DOCUMENT EXCERPT:
--- Begin ---
The amendments in ASU 2017-04 modify the concept of impairment
from the condition that exists when the carrying amount of goodwill exceeds its implied fair value to the condition that exists
when the carrying amount of a reporting unit exceeds its fair value. An entity no longer will determine goodwill impairment by
calculating the implied fair value of goodwill by assigning the fair value of a reporting unit to all of its assets and liabilities
as if that reporting unit had been acquired in a business combination. Because these amendments eliminate Step 2 from the goodwill
impairment test, they should reduce the cost and complexity of evaluating goodwill for impairment. The amendments in ASU 2017-04
are effective for annual or any interim goodwill impairment tests in fiscal years beginning after December 15, 2019. Early adoption
is permitted for interim or annual goodwill impairment tests performed on testing dates after January 1, 2017.
ASU 2017-07
—In March
2017 the FASB issued ASU No. 2017-07,
Compensation—Retirement Benefits (Topic 715): Improving the Presentation of Net
Periodic Pension Cost and Net Periodic Postretirement Benefit Cost
(ASU 2017-07), which
is intended
to
improve the presentation of net periodic pension cost and net periodic postretirement benefit cost.
ASC
Topic
715,
Compensation—Retirement Benefits
(ASC 715)
,
does not prescribe where the amount of net benefit cost should
be presented in an employer’s income statement and does not require entities to disclose by line item the amount of net benefit
cost that is included in the income statement or capitalized in assets. The amendments in ASU 2017-07 require that an employer
report the service cost component of periodic benefit costs in the same line item or items as other compensation costs arising
from services rendered by the pertinent employees during the period. The other components of net benefit cost as defined in ASC
715 are required to be presented in the income statement separately from the service cost component and outside a subtotal of income
from operations. The amendments in ASU 2017-07 also allow only the service cost component to be eligible for capitalization when
applicable (for example, as a cost of internally manufactured inventory or a self-constructed asset). The amendments in ASU 2017-07
are effective for annual periods beginning after December 15, 2017, including interim periods within those annual periods. The
amendments will be applied retrospectively for the presentation of the service cost component and the other components of net periodic
pension cost and net periodic postretirement benefit cost in the income statement and prospectively, on and after the effective
date, for the capitalization of the service cost component of net periodic pension cost and net periodic postretirement benefit
in assets.
--- End ---
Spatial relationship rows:
--- Begin ---
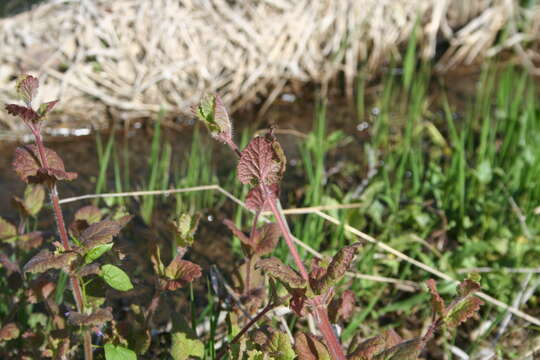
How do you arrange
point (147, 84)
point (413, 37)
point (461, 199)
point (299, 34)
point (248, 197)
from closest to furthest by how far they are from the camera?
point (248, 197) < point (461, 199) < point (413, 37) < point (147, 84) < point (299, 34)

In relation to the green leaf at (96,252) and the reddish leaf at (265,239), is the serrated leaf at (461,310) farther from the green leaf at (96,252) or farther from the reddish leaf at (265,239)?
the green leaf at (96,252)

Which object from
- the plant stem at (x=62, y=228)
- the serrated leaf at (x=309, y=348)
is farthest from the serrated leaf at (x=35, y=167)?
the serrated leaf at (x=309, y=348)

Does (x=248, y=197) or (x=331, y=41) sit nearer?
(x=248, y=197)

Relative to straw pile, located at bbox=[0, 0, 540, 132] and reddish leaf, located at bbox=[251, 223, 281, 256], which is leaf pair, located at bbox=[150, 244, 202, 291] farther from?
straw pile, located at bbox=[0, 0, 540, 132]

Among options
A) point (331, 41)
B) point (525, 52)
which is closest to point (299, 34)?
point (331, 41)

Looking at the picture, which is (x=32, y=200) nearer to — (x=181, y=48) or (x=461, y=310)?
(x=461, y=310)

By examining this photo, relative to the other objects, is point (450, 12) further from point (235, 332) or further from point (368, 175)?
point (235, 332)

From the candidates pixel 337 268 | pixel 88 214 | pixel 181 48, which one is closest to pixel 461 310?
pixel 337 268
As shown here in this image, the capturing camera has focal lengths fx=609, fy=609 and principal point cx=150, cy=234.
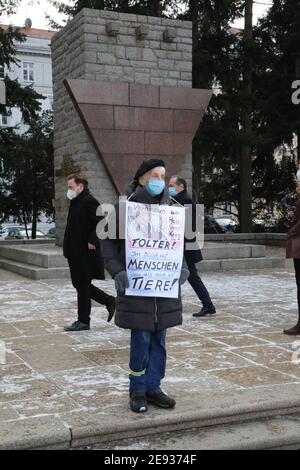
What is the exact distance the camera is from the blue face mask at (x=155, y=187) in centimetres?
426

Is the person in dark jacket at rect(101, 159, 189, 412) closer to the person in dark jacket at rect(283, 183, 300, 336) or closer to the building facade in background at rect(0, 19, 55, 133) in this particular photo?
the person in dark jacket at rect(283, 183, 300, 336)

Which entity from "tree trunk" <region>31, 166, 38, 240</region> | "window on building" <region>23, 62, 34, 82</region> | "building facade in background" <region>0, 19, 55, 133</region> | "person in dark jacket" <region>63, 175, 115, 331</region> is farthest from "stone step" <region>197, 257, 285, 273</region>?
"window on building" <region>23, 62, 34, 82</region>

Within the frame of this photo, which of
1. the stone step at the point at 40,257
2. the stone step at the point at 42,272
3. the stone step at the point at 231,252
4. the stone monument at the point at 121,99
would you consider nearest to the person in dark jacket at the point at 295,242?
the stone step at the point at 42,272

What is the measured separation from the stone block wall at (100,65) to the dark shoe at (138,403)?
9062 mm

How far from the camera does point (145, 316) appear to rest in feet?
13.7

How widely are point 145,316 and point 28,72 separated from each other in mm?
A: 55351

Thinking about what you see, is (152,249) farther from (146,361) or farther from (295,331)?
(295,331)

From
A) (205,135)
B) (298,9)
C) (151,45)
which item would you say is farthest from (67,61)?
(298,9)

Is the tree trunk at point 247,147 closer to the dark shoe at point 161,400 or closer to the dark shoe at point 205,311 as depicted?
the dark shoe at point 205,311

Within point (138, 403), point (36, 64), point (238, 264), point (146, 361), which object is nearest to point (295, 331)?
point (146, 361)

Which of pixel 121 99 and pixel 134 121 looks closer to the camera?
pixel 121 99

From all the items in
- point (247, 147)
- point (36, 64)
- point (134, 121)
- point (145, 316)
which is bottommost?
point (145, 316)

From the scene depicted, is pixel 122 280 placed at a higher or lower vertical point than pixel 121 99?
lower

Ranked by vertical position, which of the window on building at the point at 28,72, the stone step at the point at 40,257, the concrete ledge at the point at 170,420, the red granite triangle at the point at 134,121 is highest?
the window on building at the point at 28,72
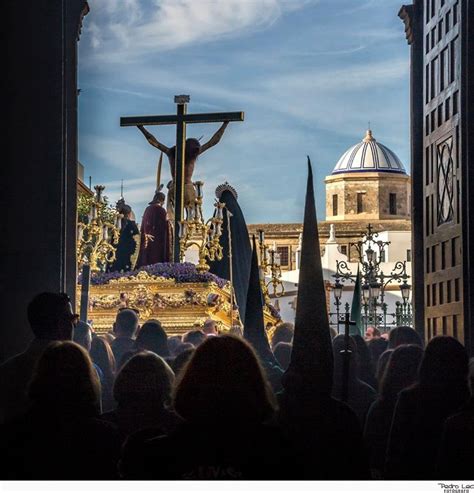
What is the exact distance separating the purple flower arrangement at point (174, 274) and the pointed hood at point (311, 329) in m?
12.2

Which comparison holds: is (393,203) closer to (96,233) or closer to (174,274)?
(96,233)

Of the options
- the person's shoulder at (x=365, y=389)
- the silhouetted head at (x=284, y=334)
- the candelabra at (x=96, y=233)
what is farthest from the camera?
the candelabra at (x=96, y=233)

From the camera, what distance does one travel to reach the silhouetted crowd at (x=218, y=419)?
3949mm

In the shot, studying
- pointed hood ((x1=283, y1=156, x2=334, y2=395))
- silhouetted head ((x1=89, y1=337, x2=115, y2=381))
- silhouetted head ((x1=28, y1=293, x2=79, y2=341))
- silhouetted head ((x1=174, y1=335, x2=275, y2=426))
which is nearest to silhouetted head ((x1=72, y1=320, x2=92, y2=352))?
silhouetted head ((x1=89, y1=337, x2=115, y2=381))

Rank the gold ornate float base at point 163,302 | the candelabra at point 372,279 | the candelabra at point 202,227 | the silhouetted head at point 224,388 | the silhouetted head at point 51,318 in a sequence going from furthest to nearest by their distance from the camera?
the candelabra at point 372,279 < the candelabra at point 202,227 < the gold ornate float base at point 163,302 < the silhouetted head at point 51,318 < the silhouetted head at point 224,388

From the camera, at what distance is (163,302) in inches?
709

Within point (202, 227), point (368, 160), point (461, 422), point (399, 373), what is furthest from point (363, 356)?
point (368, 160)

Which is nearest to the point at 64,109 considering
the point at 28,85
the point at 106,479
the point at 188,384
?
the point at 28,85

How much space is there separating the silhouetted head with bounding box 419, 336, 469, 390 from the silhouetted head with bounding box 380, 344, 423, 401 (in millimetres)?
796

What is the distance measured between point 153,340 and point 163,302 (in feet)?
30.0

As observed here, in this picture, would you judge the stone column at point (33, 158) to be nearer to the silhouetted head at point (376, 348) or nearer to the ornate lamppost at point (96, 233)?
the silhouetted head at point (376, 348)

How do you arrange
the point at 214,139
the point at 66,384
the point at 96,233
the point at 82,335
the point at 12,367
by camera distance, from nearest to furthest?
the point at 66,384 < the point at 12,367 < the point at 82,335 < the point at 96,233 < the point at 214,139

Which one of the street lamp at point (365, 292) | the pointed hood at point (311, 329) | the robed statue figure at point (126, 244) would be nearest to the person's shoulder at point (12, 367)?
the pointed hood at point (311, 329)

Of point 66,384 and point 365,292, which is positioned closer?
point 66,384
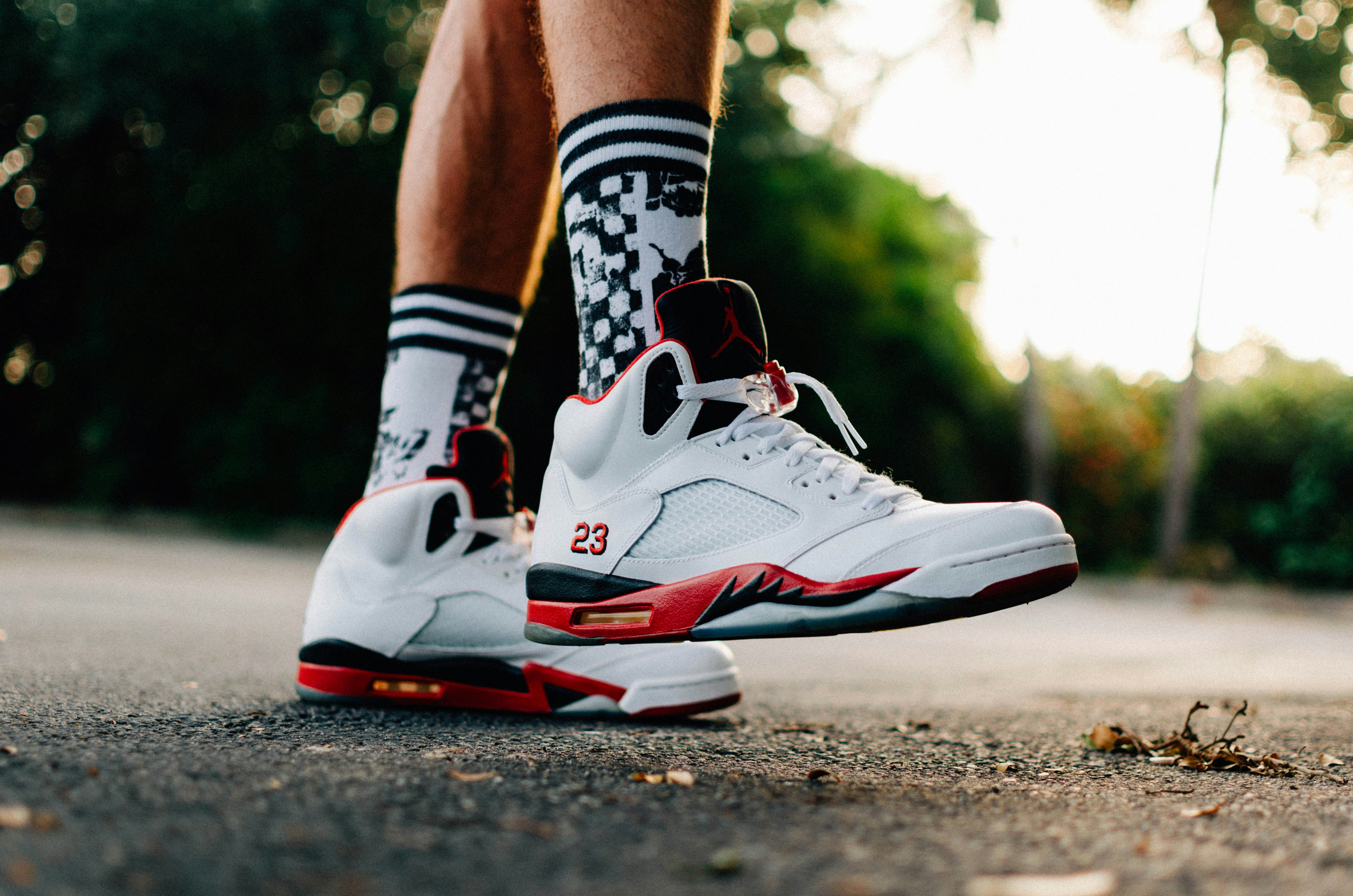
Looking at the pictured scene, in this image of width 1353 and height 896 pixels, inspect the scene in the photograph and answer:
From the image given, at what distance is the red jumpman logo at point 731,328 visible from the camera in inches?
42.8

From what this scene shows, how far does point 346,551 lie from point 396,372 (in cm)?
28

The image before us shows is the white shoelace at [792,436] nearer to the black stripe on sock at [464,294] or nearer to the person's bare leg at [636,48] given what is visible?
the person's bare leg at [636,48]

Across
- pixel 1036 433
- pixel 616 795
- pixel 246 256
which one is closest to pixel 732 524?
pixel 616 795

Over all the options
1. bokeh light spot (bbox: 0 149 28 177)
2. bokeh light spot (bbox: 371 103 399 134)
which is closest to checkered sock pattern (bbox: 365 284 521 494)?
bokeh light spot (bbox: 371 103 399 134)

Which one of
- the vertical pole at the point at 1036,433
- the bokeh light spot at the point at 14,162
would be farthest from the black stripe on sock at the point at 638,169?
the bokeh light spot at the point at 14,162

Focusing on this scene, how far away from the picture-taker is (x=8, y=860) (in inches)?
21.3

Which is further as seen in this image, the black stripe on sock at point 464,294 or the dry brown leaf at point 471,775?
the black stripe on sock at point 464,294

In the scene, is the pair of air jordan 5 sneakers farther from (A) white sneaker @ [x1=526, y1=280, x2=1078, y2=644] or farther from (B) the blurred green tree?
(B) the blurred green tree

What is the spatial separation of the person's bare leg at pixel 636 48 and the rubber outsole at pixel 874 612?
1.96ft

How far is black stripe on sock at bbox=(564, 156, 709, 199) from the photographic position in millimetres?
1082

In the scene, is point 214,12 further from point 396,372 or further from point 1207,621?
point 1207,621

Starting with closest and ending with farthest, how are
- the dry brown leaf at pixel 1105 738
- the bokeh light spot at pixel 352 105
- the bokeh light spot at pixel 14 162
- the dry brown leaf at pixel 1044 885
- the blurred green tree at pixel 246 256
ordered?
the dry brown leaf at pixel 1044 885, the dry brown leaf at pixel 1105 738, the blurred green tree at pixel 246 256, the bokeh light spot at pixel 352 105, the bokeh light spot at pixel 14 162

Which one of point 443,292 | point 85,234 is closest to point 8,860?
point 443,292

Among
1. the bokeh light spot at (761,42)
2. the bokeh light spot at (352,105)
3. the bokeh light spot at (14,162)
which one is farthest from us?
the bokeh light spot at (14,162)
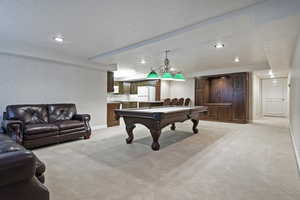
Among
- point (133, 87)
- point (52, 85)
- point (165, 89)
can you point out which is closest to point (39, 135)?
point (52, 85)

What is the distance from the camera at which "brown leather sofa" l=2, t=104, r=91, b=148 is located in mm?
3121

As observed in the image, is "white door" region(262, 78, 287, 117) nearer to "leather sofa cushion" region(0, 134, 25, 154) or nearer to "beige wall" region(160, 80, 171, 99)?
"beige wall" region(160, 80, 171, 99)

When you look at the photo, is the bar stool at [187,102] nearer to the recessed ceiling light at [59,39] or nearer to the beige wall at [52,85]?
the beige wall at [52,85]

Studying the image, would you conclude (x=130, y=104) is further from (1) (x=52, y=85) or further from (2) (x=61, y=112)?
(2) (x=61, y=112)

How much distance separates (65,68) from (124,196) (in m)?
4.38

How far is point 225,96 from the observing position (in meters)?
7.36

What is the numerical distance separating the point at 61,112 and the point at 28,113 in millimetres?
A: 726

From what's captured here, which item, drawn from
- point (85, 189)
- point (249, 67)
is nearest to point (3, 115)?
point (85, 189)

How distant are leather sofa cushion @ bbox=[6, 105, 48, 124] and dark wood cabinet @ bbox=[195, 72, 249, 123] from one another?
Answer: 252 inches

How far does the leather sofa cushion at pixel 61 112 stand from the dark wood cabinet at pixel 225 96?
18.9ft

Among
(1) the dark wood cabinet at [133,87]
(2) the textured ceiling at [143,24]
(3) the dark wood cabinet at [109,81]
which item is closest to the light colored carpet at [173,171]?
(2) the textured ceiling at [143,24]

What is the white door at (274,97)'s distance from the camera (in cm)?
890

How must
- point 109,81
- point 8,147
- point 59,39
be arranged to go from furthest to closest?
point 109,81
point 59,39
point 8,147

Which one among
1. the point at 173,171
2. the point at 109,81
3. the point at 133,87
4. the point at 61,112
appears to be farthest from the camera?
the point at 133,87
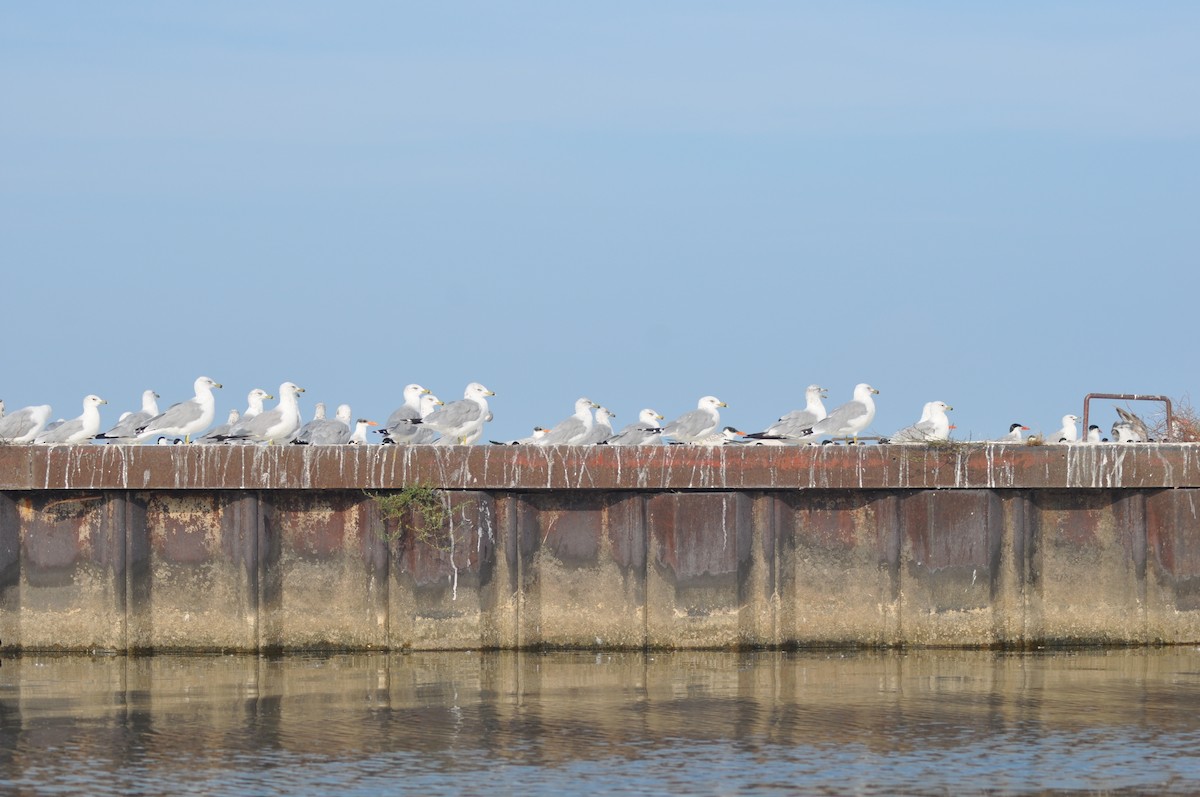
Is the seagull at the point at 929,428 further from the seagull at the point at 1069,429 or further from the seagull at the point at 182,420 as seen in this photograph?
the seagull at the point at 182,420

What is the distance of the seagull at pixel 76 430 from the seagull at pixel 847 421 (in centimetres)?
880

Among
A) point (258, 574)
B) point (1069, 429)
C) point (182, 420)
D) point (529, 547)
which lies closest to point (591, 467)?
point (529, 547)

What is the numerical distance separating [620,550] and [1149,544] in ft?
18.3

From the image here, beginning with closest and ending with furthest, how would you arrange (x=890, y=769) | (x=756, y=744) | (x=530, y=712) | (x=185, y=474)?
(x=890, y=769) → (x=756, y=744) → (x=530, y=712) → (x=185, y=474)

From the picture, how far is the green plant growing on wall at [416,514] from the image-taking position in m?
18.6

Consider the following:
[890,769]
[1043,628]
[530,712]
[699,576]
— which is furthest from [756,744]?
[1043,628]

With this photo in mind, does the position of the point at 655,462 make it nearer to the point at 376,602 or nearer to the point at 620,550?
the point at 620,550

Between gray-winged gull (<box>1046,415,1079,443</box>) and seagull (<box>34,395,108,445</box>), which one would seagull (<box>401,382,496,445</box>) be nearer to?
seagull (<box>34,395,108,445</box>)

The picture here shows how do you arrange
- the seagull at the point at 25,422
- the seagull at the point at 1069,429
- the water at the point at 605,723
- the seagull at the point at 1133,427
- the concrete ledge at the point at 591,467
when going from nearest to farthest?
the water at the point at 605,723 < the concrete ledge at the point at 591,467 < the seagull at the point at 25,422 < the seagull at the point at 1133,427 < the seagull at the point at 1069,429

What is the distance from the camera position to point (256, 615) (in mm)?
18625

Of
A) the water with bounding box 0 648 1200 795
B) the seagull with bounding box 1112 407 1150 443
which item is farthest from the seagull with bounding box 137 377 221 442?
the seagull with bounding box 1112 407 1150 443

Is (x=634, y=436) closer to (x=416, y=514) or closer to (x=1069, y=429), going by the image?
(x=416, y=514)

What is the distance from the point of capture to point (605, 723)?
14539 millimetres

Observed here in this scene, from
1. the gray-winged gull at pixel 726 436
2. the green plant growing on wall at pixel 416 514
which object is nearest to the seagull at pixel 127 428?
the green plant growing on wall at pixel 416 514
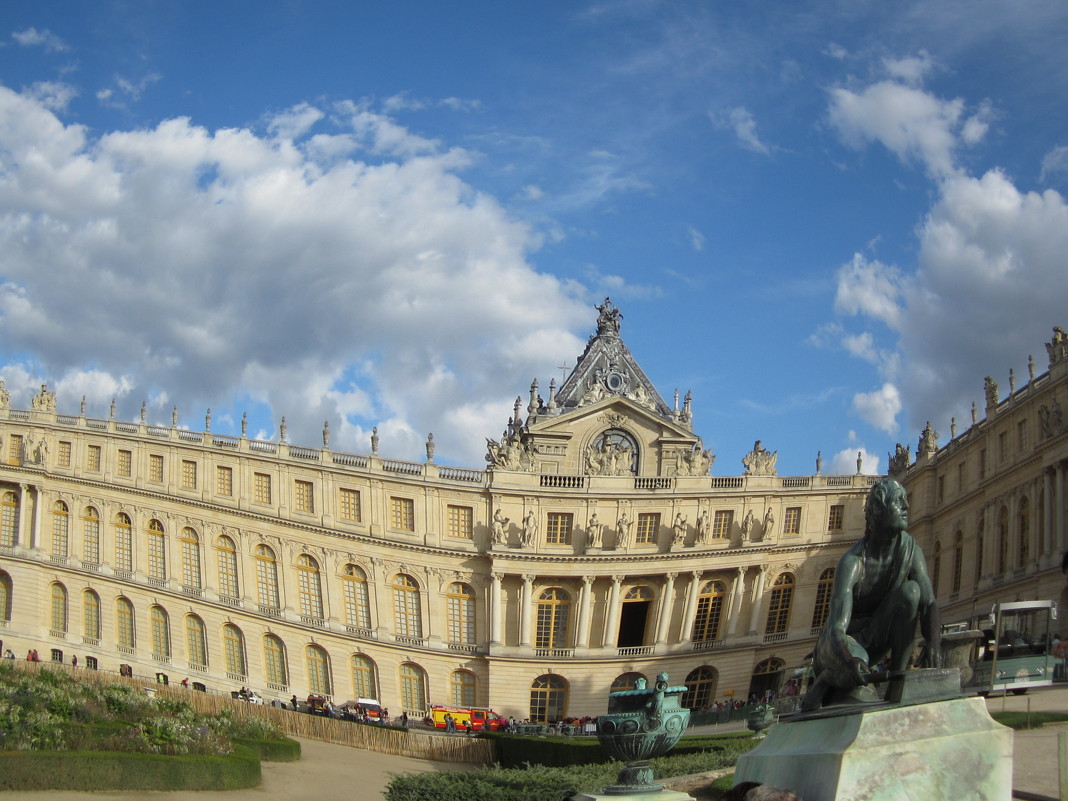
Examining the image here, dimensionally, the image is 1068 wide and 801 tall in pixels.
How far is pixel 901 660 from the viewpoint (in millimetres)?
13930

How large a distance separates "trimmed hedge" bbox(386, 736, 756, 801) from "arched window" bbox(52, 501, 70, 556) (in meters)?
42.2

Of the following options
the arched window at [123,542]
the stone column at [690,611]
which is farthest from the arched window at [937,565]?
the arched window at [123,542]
--- End ---
Please render this sentence from the accounting standards excerpt in Spanish: "Early adoption is permitted for interim or annual goodwill impairment tests performed on testing dates after January 1, 2017."

ANSWER BELOW: Se permite la adopción anticipada para las pruebas de deterioro del fondo de comercio, intermedias o anuales, realizadas en fechas de prueba posteriores al 1 de enero de 2017.